- [Directive]: Reproduce word for word the part of the passage about Bhutan's government below, starting with "Bhutan was still" and going on through "(Druk Phuentsum Tshogpa).".

- [Passage given]:
........
Until the beginning of 20th century, Bhutan was ruled by the dual system of administration known as "chhosi" system. The chhosi system was initiated by Zhabdrung Ngawang Namgyal in 1651, where the highest political head of the country was called as the “Druk Desi”, and the religious head was the “Je-Khenpo”. The Je-Khenpo is equivalent to the pope in Bhutan.
Bhutan was still ruled over by the Druk Desi until the first king of Bhutan was crowned in 1907. After the monarchy was established in 1907, Bhutan became an absolute monarchy. Since then the Wangchuk dynasty has been ruling the country. The Wangchuck dynasty steered the country firmly towards economic self-reliance, cultural promotion, regionally balanced development, environmental preservation, and good governance. In 2005, Bhutan became a constitutional monarchy after drafting its first constitution. The change in the political system was once again altered in 2008, when the then king, Jigme Singye Wangchuk transferred the power in the hands of the people introducing democracy in the kingdom. Two political parties contended for the first general elections in Bhutan namely People’s Democratic Party and the peace party of Bhutan (Druk Phuentsum Tshogpa).
His Majesty, King Jigme Khesar Namgyal Wangchuk, fifth in the Wangchuk dynasty is head of the state. The head of government is the Prime Minister Tshering Tobgay. The National Assembly, the Royal Advisory Council, the Judiciary, the Council of Ministers and the Sectorial Ministries are the organizations that play a crucial role in governing Bhutan. At the district, block and village levels there are Local self-governance established to ensure people's participation in the decision-making process from the grassroots level. The National Assembly of Bhutan Established in 1953 by His Late Majesty, King Jigme Dorji Wangchuk. The main functions of the National Assembly are to enact laws, approve senior appointments in government and advise on all matters of national importance. It normally meets twice a year and consists of 154 members comprising 105 elected representatives of the people, 10 representatives of the clergy and 39 nominated representatives of the government.
In 1965, the Royal Advisory Council was established. It consists of nine members, six representing the people, two from clergy and one nominee of the King. The main functions of this body are to make King aware with council on every matters important to the country such as, the well-being of the people and the interest of the Kingdom, to develop friendly and harmonious relations between the government and the people and to ensure that the laws and resolutions passed by the National assembly are faithfully implemented by the government and people. Judiciary; All the laws are codified. Minor offenses are judged by the village headmen. Above them, the District Court has both original and appellate jurisdiction. Next higher court is the High Court in Thimphu. The final appeal is made to the King who then delegates the Royal Advisory Council to investigate and ensure that the courts have dispensed justice in keeping with the laws of the country. The king has the supreme authority to alter any decisions and is the ultimate justice giver.
........
- [Supplied entries]:
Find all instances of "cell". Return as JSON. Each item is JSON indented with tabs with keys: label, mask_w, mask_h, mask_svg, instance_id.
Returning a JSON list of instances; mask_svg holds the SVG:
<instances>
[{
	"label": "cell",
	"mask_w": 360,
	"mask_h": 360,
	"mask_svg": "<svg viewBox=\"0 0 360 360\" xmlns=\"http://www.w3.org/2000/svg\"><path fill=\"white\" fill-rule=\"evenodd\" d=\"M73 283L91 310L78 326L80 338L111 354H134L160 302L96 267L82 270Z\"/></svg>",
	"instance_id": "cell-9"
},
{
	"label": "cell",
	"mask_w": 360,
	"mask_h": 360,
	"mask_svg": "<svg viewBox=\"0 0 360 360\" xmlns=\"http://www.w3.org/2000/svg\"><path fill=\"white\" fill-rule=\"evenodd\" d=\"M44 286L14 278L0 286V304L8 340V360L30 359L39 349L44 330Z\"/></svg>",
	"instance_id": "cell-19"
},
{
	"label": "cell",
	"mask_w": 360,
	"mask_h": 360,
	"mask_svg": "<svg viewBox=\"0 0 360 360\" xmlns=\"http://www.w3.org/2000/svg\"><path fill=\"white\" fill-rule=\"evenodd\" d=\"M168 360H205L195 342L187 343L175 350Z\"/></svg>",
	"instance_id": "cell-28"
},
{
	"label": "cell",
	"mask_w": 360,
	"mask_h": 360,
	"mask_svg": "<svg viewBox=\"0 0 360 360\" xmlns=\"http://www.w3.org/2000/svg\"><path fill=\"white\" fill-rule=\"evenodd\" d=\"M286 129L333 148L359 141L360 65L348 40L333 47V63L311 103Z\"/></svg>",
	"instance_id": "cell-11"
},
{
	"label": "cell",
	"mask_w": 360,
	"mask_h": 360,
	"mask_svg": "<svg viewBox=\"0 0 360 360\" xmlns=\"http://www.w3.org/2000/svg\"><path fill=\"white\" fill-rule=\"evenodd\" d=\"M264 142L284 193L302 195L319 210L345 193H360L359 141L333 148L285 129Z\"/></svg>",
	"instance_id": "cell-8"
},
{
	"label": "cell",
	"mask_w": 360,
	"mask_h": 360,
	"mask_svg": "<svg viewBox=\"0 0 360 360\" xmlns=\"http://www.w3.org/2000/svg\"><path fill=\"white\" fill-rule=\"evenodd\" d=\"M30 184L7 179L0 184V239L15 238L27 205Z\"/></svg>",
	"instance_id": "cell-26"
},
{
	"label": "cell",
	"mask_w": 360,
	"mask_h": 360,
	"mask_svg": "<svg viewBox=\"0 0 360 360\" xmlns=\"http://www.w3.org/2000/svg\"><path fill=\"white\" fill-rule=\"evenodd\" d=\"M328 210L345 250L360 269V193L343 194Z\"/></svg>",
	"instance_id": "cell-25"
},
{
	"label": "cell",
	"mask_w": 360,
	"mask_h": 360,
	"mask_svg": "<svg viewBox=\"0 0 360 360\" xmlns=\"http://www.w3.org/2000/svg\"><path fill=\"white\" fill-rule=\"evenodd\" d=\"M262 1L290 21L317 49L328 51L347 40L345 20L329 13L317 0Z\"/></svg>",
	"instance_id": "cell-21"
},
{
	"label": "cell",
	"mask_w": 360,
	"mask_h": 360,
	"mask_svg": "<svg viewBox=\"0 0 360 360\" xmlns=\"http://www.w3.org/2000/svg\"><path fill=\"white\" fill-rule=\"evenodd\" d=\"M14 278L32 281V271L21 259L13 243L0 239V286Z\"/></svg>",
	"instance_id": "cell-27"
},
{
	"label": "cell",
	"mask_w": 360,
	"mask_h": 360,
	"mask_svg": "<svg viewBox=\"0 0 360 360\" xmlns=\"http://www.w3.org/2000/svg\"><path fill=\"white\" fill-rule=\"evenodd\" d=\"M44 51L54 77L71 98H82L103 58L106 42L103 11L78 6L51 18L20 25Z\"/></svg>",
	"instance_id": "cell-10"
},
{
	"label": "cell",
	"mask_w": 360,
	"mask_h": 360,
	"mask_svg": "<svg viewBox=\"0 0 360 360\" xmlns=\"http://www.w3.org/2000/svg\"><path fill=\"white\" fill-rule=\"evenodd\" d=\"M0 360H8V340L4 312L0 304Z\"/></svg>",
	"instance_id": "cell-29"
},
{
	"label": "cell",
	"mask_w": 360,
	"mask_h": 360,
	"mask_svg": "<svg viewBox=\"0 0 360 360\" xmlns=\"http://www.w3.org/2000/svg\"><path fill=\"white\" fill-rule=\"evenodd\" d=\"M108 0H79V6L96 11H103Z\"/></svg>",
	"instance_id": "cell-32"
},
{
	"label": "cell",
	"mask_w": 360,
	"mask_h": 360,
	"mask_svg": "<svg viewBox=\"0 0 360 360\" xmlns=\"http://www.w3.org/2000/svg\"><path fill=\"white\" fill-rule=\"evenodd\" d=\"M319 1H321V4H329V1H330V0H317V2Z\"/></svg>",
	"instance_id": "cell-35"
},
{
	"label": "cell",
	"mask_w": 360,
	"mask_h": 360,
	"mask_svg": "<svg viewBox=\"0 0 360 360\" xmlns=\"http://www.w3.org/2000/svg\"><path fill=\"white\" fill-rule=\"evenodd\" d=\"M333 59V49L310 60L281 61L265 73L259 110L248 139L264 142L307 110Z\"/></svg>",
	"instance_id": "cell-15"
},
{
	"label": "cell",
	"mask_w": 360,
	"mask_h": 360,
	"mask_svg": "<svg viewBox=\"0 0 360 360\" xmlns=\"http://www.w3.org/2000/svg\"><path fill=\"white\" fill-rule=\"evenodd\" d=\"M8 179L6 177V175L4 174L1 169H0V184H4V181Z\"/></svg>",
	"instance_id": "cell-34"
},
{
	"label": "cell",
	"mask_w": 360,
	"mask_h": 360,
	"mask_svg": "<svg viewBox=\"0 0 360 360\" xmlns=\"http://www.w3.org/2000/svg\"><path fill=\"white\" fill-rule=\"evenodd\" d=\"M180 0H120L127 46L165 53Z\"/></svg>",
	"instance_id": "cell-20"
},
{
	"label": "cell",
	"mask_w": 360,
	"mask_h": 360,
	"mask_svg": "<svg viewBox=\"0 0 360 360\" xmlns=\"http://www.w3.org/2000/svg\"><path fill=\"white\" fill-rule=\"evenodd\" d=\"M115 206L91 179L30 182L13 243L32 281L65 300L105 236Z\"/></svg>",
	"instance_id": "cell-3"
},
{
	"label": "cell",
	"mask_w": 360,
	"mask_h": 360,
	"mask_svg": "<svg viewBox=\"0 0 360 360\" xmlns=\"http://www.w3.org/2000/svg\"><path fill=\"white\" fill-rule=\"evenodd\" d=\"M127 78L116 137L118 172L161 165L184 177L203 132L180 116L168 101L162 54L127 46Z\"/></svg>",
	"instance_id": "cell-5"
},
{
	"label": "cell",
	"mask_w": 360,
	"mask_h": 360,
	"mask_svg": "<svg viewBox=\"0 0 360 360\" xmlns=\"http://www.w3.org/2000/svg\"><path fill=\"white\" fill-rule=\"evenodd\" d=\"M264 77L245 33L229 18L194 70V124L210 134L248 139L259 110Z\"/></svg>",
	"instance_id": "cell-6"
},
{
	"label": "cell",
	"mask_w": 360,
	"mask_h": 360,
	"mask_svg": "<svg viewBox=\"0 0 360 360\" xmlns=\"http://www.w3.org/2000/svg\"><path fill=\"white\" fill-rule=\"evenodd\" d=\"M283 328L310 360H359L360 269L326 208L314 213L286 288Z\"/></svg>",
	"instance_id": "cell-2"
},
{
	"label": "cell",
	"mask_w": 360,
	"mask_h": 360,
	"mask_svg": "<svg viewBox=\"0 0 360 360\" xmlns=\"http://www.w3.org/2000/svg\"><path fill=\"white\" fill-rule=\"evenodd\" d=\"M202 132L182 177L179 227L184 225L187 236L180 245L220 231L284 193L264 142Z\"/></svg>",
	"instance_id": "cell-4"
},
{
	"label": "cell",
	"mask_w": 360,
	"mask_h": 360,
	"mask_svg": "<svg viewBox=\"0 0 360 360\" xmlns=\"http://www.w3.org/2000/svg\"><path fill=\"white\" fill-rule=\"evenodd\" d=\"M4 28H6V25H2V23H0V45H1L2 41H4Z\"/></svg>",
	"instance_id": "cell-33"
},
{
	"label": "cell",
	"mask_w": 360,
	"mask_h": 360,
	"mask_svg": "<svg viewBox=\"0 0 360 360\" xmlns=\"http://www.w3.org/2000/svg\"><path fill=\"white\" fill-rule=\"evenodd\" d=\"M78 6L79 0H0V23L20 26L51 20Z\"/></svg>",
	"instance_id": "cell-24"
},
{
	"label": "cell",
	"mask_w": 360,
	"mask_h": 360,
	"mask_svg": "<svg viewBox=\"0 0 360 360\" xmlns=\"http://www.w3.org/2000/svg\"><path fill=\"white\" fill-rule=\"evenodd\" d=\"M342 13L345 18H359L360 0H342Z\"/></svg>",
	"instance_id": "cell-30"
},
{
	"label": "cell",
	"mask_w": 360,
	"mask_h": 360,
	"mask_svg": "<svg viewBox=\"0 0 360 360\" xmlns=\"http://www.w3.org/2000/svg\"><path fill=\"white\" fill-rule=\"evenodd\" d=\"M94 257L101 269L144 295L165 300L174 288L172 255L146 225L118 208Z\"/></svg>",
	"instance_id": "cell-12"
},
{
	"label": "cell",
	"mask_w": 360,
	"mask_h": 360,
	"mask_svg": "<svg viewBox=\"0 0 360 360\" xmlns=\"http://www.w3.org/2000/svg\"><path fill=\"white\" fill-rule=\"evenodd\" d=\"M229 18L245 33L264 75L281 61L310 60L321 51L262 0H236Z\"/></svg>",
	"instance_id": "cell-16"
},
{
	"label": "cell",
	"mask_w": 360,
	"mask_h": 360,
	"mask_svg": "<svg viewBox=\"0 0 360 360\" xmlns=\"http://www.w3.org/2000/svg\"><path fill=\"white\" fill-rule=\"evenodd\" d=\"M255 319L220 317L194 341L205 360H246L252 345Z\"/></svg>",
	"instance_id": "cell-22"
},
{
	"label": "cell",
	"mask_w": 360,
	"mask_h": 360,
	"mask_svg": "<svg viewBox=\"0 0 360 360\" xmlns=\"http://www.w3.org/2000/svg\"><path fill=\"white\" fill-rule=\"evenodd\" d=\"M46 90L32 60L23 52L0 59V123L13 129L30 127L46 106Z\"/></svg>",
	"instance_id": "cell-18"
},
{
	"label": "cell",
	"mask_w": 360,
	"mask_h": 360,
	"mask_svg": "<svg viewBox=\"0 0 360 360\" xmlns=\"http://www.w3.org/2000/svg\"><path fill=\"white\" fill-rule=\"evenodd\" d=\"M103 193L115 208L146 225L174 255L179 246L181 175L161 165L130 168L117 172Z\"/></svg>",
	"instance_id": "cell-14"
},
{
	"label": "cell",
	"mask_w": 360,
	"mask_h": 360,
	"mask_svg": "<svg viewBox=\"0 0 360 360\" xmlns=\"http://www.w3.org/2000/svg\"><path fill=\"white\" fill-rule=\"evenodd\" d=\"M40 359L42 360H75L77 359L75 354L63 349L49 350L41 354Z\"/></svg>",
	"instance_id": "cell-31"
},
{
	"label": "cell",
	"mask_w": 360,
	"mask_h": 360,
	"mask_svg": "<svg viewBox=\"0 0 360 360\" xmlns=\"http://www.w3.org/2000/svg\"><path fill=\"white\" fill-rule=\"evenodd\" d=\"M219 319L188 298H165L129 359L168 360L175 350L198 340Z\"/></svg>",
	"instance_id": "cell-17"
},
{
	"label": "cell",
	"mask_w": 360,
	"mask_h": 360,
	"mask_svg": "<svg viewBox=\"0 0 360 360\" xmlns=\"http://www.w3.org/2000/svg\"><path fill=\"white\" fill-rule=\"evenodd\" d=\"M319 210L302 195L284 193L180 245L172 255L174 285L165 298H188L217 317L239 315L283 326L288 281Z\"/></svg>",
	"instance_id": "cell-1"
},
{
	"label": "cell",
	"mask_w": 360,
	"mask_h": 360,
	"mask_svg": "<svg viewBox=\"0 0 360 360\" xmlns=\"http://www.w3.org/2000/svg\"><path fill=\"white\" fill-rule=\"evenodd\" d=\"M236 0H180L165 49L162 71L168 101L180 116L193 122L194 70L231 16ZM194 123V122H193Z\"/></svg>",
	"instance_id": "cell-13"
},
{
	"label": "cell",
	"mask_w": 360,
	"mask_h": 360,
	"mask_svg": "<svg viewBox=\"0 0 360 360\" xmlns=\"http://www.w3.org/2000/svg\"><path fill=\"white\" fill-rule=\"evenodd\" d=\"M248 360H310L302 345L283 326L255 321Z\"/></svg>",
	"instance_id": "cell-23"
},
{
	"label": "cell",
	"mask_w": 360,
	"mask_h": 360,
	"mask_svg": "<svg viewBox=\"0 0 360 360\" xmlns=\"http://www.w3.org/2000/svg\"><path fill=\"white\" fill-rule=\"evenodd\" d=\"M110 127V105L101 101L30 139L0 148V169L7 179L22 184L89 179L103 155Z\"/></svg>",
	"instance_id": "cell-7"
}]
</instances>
........
- [Exercise output]:
Bhutan was still ruled over by the Druk Desi until the first king of Bhutan was crowned in 1907. After the monarchy was established in 1907, Bhutan became an absolute monarchy. Since then the Wangchuk dynasty has been ruling the country. The Wangchuck dynasty steered the country firmly towards economic self-reliance, cultural promotion, regionally balanced development, environmental preservation, and good governance. In 2005, Bhutan became a constitutional monarchy after drafting its first constitution. The change in the political system was once again altered in 2008, when the then king, Jigme Singye Wangchuk transferred the power in the hands of the people introducing democracy in the kingdom. Two political parties contended for the first general elections in Bhutan namely People’s Democratic Party and the peace party of Bhutan (Druk Phuentsum Tshogpa).